Peterson points to two additional developments: a favorable environment in the capital markets and changes to Janus' sales strategy, which previously targeted the retail investor directly and almost exclusively.

"Performance across the board has been strong at Janus, by and large," she said. "We've also concentrated our efforts largely in the adviser and institutional areas. We think that provides us with the greatest growth opportunities. We believe we're headed in the right direction, and if the current trend continues, we'll continue to be successful."

It could be argued that Putnam Investments is on the rebound, too. While outflows from retail and institutional investors continue - the Boston shop reported redemptions of $8.5 billion in the third quarter - Putnam President and CEO Charles "Ed" Haldeman is optimistic. Installed after Putnam's role in the scandal broke, Haldeman pledged that the fund shop would set the industry standard for integrity, performance and customer service. He also recently said that he expects outflows to cease this year and that the company did "a good job" earning back its reputation, but that it's been "underappreciated" in the marketplace.

Rob Feckner, investment committee chair for the California Public Employees' Retirement System, the nation's third-largest public pension fund and a key Putnam client, agrees with Haldeman. "Putnam has turned itself around, making a commitment to regain the trust of its investors," Feckner said. "We hope other mutual fund companies will follow Putnam's lead."

As examples of its efforts to regain favorability, company spokeswoman Laura McNamara cited its voluntary initiatives to limit fund expenses, which saved Putnam investors $35 million in 2004; a decision to bring all of its funds under the industry average expense ratio for their peer groups; and a decision to reduce front-end sales charges on Class A shares.

Putnam also took voluntary steps to enhance disclosure, paid $193.5 million in fines to state and Federal regulators, and reimbursed $108 million to investors hurt by market timing and short-term trading in its funds.

But Roy Weitz, founder of the fund watchdog in Tarzana, Calif., is skeptical whether firms like Janus and Putnam will regain widespread investor confidence anytime soon.

"It will take a long time for knowledgeable investors not to think of the scandal when they hear the names Janus and Putnam. It's to the point where it's almost become conventional wisdom," he said.

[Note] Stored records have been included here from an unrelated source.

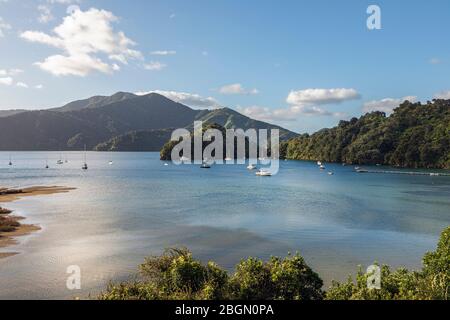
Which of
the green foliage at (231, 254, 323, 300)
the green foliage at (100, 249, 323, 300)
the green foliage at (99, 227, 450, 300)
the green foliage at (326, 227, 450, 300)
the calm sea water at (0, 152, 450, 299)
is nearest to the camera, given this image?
the green foliage at (326, 227, 450, 300)

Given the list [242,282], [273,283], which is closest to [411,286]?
[273,283]

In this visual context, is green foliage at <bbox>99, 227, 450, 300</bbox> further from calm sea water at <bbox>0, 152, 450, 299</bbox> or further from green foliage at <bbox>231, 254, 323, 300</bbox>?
calm sea water at <bbox>0, 152, 450, 299</bbox>

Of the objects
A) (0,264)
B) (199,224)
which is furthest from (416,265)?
(0,264)

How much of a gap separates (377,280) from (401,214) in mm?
58733

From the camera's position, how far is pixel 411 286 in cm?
1850

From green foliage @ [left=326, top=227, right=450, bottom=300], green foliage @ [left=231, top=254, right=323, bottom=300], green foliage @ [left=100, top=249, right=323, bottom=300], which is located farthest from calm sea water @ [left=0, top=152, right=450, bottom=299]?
green foliage @ [left=231, top=254, right=323, bottom=300]

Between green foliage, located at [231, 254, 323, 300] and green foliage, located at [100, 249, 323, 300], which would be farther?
green foliage, located at [231, 254, 323, 300]

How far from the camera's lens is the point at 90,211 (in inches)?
2864

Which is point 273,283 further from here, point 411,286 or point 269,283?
point 411,286

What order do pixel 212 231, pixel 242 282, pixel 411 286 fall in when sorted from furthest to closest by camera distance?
pixel 212 231
pixel 242 282
pixel 411 286

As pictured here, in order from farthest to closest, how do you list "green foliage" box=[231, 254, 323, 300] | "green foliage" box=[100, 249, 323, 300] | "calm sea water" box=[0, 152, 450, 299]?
1. "calm sea water" box=[0, 152, 450, 299]
2. "green foliage" box=[231, 254, 323, 300]
3. "green foliage" box=[100, 249, 323, 300]

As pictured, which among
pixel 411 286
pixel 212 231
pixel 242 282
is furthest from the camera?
pixel 212 231

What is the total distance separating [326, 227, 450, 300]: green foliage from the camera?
17188 mm

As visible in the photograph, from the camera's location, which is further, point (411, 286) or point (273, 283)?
point (273, 283)
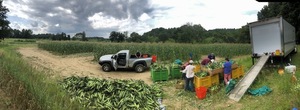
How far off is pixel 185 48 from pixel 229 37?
48.9m

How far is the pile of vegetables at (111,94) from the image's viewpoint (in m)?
9.08

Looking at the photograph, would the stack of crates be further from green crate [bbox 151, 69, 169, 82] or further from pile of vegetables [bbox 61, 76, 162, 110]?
pile of vegetables [bbox 61, 76, 162, 110]

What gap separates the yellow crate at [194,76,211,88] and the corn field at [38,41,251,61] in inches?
529

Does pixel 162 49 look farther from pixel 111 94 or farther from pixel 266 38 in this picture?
pixel 111 94

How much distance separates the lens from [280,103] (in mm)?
8922

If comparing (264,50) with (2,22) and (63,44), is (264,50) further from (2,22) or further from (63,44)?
(2,22)

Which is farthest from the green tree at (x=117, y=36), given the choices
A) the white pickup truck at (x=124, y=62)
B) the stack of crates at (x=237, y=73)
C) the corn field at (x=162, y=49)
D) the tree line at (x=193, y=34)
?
the stack of crates at (x=237, y=73)

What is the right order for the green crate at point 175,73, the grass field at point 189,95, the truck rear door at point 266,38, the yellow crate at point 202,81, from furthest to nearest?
the green crate at point 175,73 < the truck rear door at point 266,38 < the yellow crate at point 202,81 < the grass field at point 189,95

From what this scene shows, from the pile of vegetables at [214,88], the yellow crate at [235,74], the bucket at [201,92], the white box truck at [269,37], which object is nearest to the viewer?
the bucket at [201,92]

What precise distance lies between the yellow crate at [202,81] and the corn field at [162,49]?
13.4 m

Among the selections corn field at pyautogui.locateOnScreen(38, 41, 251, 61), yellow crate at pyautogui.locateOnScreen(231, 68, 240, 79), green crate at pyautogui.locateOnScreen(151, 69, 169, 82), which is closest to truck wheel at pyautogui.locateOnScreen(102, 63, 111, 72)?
corn field at pyautogui.locateOnScreen(38, 41, 251, 61)

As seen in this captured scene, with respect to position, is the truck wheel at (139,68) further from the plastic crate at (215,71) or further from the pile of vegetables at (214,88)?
the pile of vegetables at (214,88)

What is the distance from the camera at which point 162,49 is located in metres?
26.4

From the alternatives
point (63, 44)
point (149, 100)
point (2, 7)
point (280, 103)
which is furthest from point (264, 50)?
point (2, 7)
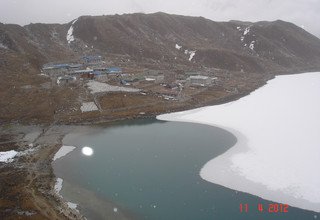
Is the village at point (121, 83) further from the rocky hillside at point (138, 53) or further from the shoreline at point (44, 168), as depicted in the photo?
the shoreline at point (44, 168)

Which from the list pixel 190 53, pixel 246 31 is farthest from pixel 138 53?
pixel 246 31

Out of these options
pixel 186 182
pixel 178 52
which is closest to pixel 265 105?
pixel 186 182

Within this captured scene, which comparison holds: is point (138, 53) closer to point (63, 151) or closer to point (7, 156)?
point (63, 151)

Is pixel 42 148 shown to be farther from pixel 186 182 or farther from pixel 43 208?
pixel 186 182

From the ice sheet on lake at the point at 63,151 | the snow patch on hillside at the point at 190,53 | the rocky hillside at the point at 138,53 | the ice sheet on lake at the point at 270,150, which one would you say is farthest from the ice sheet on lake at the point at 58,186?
the snow patch on hillside at the point at 190,53

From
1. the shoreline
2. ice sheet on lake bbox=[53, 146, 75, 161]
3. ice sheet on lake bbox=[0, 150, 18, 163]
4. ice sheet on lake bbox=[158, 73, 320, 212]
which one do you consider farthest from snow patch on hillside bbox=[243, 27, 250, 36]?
ice sheet on lake bbox=[0, 150, 18, 163]
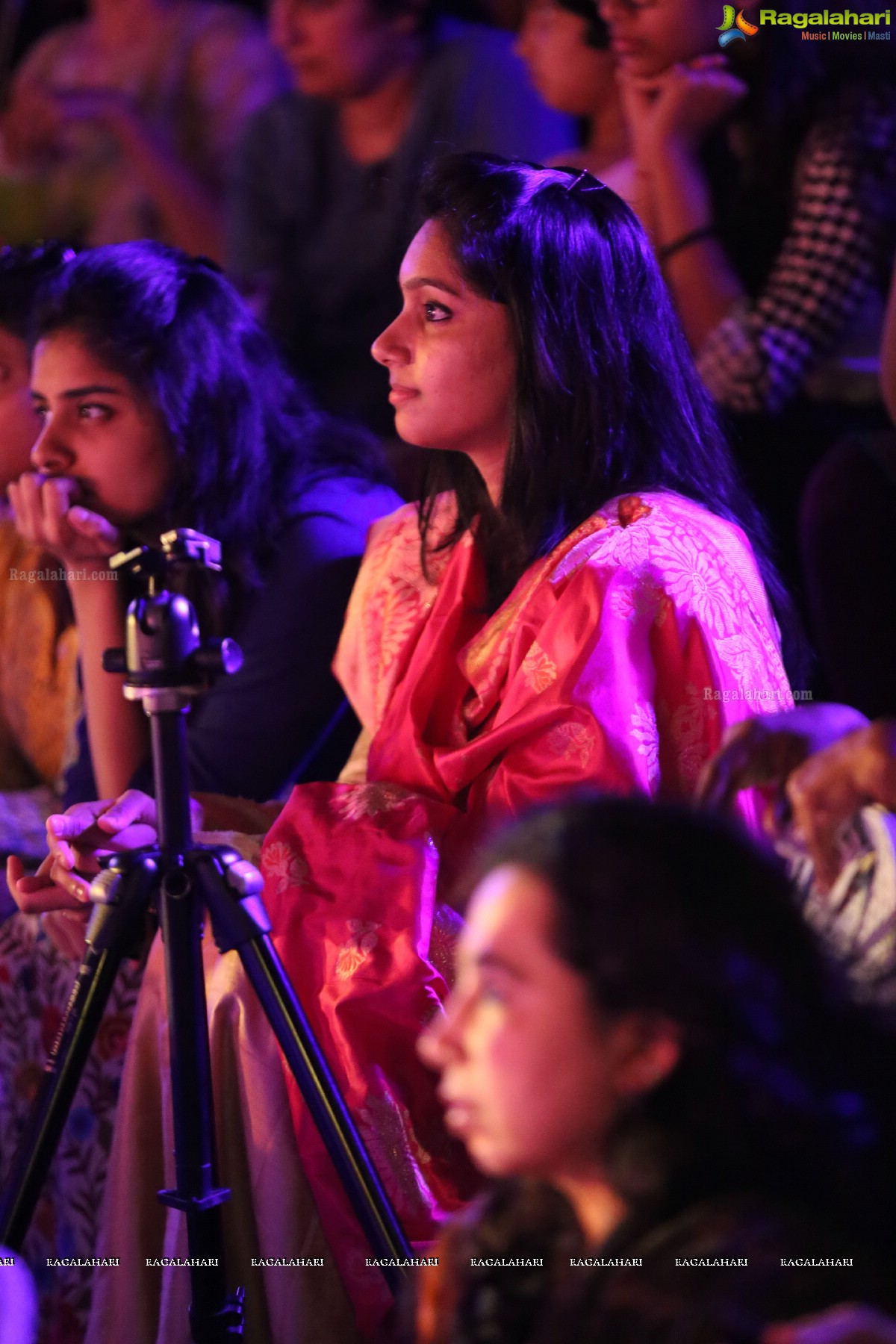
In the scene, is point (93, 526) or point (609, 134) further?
point (609, 134)

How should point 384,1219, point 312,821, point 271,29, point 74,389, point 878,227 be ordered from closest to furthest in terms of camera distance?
point 384,1219 < point 312,821 < point 74,389 < point 878,227 < point 271,29

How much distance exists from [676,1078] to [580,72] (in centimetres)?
183

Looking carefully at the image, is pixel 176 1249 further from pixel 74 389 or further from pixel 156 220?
pixel 156 220

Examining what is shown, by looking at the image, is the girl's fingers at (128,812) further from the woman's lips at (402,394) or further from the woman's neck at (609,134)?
the woman's neck at (609,134)

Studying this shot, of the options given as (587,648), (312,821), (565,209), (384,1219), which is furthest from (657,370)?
(384,1219)

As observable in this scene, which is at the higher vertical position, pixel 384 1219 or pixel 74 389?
pixel 74 389

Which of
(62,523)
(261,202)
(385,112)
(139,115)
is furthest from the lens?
(139,115)

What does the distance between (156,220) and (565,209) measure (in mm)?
1638

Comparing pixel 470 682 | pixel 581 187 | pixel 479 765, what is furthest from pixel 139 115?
pixel 479 765

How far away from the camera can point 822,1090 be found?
695 mm

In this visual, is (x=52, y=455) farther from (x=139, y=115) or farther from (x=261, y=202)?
(x=139, y=115)

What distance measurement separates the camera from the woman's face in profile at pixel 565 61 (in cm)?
216

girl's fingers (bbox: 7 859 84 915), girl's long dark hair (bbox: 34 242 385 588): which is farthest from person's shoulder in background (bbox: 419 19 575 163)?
girl's fingers (bbox: 7 859 84 915)

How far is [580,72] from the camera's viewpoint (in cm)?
217
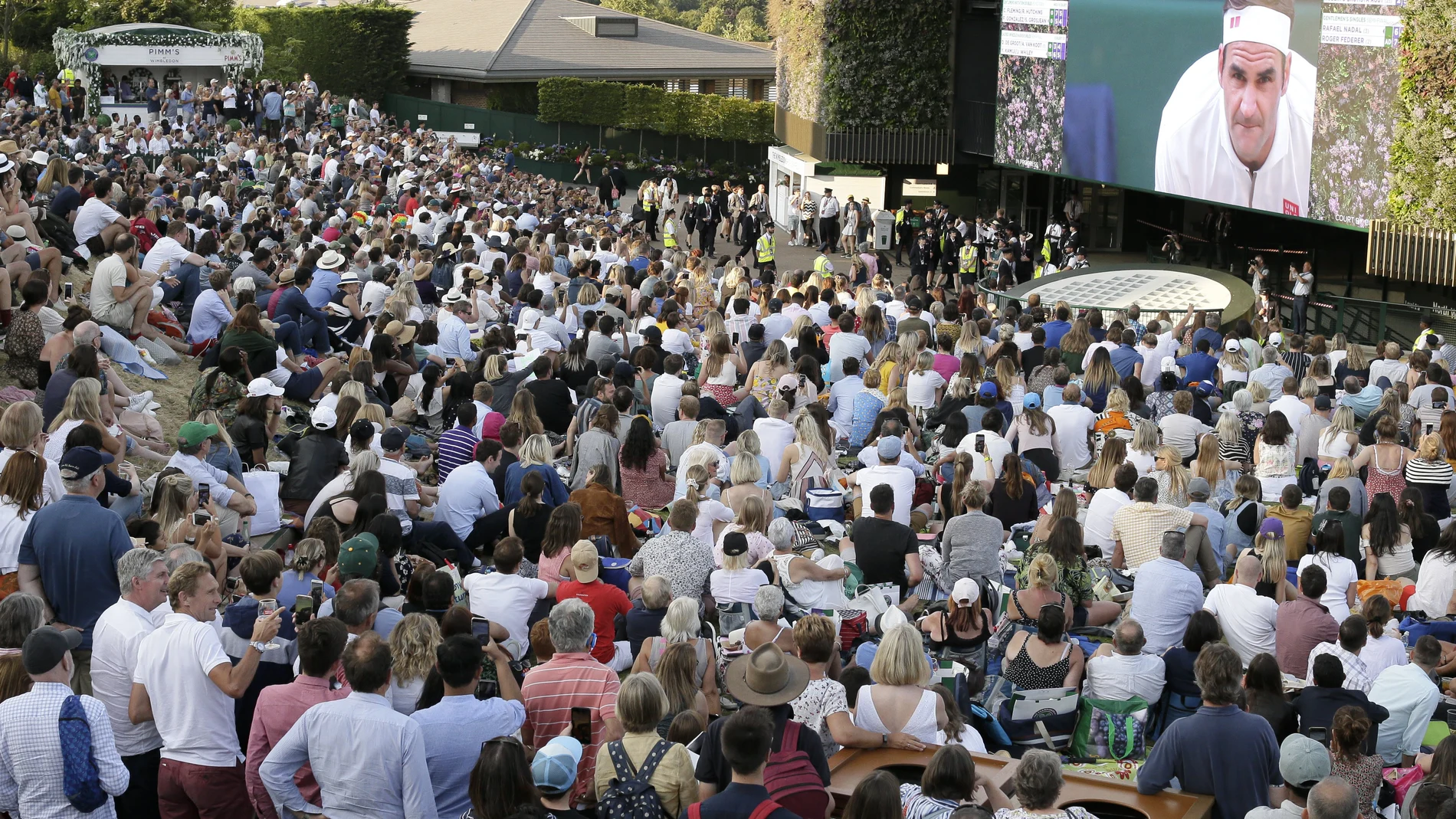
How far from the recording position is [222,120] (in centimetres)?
3269

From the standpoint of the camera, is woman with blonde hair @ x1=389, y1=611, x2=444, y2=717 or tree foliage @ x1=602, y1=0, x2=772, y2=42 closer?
woman with blonde hair @ x1=389, y1=611, x2=444, y2=717

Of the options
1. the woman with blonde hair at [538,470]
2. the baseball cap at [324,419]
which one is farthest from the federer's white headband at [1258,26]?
the baseball cap at [324,419]

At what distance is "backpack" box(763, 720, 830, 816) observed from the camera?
5.49 metres

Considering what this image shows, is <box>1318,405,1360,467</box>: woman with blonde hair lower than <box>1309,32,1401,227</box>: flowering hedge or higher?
lower

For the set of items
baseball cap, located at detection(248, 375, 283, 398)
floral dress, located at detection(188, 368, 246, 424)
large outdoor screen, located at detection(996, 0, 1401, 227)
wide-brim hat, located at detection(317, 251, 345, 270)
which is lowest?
floral dress, located at detection(188, 368, 246, 424)

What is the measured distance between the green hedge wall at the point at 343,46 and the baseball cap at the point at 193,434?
131ft

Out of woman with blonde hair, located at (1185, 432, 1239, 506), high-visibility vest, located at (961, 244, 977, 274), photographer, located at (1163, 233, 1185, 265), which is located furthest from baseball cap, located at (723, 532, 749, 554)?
photographer, located at (1163, 233, 1185, 265)

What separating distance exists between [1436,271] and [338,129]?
2351cm

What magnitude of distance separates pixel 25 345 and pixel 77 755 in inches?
227

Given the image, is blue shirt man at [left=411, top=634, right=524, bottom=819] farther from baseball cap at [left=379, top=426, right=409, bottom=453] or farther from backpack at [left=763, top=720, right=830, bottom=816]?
baseball cap at [left=379, top=426, right=409, bottom=453]

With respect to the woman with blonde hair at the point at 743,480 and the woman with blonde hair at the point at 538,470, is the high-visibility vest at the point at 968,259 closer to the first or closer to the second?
the woman with blonde hair at the point at 743,480

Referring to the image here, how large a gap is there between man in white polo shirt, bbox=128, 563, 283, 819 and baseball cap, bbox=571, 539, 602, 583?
1.85 metres

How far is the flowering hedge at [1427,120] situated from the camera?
66.2ft

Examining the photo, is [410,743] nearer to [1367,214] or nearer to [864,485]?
[864,485]
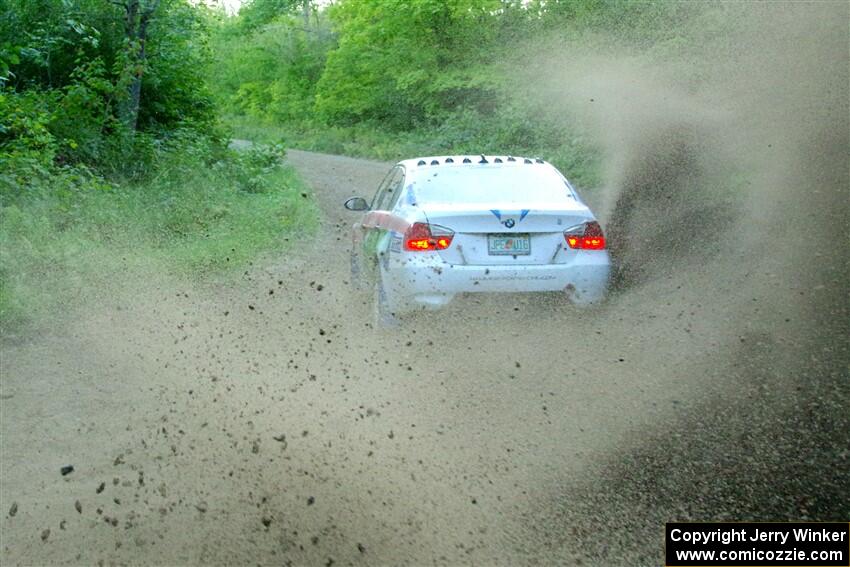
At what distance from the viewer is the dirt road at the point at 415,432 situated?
4.16m

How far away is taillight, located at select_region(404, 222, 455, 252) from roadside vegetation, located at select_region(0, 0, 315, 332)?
3671mm

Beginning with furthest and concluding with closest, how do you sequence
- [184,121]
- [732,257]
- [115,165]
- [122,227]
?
[184,121], [115,165], [122,227], [732,257]

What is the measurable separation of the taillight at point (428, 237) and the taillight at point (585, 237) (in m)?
0.93

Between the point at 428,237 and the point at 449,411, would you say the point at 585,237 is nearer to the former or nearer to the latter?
the point at 428,237

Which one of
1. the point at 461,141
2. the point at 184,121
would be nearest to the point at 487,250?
the point at 184,121

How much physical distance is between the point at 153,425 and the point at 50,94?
11399mm

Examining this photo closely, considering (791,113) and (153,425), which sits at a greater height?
(791,113)

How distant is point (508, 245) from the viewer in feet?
23.9

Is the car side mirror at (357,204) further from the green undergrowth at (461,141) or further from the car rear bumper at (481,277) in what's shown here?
Answer: the green undergrowth at (461,141)

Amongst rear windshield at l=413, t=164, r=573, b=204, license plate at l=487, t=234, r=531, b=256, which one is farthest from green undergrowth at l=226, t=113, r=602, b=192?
license plate at l=487, t=234, r=531, b=256

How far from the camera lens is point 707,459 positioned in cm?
483

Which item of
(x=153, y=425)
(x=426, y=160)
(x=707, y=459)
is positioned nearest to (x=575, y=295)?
(x=426, y=160)

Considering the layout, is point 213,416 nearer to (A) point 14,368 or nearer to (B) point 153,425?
(B) point 153,425

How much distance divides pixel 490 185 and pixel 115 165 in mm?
9598
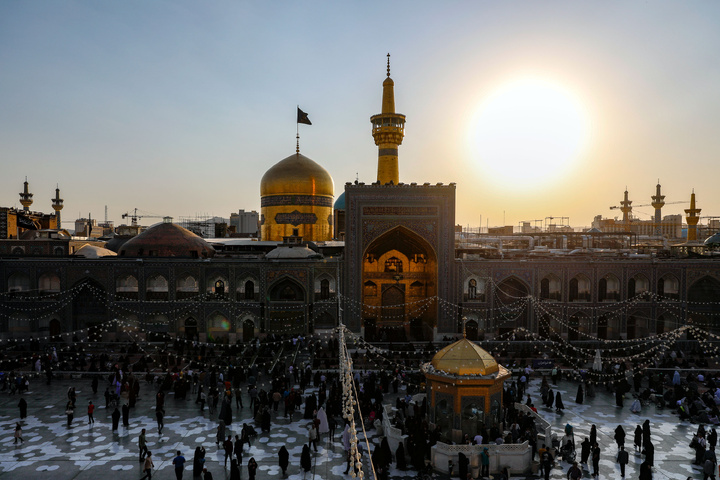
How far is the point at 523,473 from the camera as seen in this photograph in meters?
13.5

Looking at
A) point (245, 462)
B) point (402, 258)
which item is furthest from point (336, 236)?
point (245, 462)

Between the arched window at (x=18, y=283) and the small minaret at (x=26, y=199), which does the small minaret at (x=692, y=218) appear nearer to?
the arched window at (x=18, y=283)

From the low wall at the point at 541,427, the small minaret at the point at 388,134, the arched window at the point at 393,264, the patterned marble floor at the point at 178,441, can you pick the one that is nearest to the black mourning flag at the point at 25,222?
the patterned marble floor at the point at 178,441

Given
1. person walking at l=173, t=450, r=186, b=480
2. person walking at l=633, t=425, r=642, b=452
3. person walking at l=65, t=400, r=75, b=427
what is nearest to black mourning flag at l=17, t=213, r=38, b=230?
person walking at l=65, t=400, r=75, b=427

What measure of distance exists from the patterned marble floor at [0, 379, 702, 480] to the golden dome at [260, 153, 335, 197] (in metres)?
20.9

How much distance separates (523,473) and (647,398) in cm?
884

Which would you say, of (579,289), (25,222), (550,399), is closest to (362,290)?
(579,289)

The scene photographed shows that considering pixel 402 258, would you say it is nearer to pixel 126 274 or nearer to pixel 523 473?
pixel 126 274

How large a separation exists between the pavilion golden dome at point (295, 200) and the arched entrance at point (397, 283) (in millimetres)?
7231

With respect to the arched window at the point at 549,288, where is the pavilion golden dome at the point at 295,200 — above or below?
above

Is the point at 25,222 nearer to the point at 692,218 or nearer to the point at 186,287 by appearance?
the point at 186,287

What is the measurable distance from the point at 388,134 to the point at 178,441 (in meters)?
23.7

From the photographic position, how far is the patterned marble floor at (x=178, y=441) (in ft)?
44.3

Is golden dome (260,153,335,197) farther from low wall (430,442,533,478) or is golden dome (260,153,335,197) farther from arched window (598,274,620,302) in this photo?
low wall (430,442,533,478)
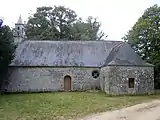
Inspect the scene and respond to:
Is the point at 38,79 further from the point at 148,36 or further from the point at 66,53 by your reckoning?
the point at 148,36

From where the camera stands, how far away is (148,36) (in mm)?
31516

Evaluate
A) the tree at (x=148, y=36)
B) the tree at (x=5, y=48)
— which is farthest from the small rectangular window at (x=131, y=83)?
the tree at (x=5, y=48)

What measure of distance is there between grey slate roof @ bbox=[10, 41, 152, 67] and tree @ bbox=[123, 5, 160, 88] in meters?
2.66

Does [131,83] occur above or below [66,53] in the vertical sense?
below

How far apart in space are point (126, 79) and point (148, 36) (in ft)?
28.0

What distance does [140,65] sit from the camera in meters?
25.5

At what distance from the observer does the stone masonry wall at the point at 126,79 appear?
82.0 feet

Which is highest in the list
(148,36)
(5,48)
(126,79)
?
(148,36)

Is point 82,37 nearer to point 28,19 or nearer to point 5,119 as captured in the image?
point 28,19

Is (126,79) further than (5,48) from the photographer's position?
Yes

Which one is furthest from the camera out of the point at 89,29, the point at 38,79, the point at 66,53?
the point at 89,29

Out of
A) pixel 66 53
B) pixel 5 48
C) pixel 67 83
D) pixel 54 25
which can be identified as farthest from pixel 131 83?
pixel 54 25

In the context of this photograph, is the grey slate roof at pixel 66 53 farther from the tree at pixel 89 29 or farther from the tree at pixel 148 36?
the tree at pixel 89 29

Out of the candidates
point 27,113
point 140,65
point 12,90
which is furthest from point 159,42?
point 27,113
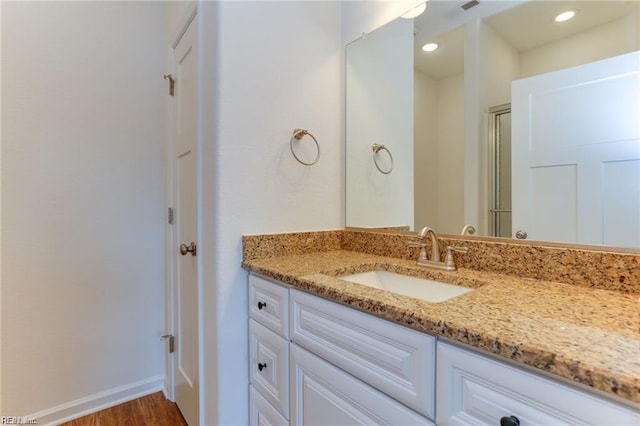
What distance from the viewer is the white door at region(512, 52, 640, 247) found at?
0.80m

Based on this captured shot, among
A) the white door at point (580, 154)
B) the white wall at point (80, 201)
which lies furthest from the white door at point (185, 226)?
the white door at point (580, 154)

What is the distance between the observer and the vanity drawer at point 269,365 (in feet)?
3.28

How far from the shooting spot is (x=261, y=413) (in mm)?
1141

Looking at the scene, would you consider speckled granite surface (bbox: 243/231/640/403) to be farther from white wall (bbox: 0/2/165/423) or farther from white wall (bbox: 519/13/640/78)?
white wall (bbox: 0/2/165/423)

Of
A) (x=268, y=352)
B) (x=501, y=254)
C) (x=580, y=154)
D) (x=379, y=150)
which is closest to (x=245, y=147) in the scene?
(x=379, y=150)

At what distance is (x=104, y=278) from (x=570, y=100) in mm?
2207

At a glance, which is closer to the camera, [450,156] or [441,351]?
[441,351]

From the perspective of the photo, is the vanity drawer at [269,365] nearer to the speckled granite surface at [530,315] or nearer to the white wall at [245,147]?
the white wall at [245,147]

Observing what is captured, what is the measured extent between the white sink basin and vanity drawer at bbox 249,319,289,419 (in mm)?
322

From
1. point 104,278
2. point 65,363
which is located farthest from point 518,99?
point 65,363

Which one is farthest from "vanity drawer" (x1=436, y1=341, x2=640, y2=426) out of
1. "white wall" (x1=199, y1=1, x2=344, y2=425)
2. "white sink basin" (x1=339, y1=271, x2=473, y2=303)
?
"white wall" (x1=199, y1=1, x2=344, y2=425)

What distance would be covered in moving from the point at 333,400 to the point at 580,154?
0.99 meters

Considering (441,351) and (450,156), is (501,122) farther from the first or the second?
(441,351)

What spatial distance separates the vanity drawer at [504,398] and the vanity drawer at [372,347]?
35 millimetres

"Perhaps worse yet, is the fact that the average investor probably couldn't tell you exactly what happened and why and whether the problems have been fixed," he said, alluding to the point that in many cases, market timers ignored repeated warnings from funds that prohibited the practice, while those that were barred from a fund simply found other ways to cheat the system.

More broadly speaking, however, Weitz agrees that shareholders are viewing mutual funds in a more favorable light. He cites activity on his investor discussion board, which is at an all-time high. "It's a sign of investor interest. My feeling is that we're on the cusp of something new," he explained. "The energy thing has played out and I don't know what's coming next, but I get the sense that people think things are going to get better."